Given records
--- begin ---
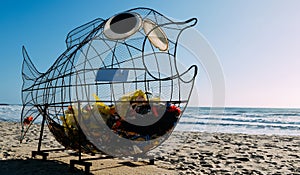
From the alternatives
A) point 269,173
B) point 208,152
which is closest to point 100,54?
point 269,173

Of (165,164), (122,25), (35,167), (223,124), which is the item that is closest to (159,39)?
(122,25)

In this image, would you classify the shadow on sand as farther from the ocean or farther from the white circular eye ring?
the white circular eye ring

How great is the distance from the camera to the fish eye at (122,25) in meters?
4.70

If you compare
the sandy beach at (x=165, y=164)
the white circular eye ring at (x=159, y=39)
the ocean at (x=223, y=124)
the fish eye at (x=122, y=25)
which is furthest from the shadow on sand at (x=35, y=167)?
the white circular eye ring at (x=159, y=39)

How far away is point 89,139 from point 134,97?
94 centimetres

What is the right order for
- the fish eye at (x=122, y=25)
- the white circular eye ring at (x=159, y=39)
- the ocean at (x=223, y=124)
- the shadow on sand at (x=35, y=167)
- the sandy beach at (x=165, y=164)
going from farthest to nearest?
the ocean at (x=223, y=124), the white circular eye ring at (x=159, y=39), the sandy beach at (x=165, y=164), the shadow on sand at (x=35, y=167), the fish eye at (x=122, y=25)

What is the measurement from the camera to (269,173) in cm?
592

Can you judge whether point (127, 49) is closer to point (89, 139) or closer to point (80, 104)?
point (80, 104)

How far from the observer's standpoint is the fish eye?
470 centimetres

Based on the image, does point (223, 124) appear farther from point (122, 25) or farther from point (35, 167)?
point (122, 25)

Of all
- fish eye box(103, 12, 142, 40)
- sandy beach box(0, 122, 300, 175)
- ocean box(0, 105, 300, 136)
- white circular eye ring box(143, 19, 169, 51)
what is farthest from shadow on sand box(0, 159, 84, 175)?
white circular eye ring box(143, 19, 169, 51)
--- end ---
Directions for this task
Copy out, word for word, the lines of the material from the one containing "Can you judge" through the end of the material, including both ends.

Answer to this problem
Can you judge whether point (127, 49) is closer to point (89, 139) or closer to point (80, 104)?
point (80, 104)

How far from the observer's standpoint is the fish eye?
470 centimetres

Based on the image, does point (223, 124) appear farther from point (122, 25) or farther from point (35, 167)?
point (122, 25)

Of all
- fish eye box(103, 12, 142, 40)
- sandy beach box(0, 122, 300, 175)
- ocean box(0, 105, 300, 136)
- white circular eye ring box(143, 19, 169, 51)
what is farthest from shadow on sand box(0, 159, 84, 175)?
white circular eye ring box(143, 19, 169, 51)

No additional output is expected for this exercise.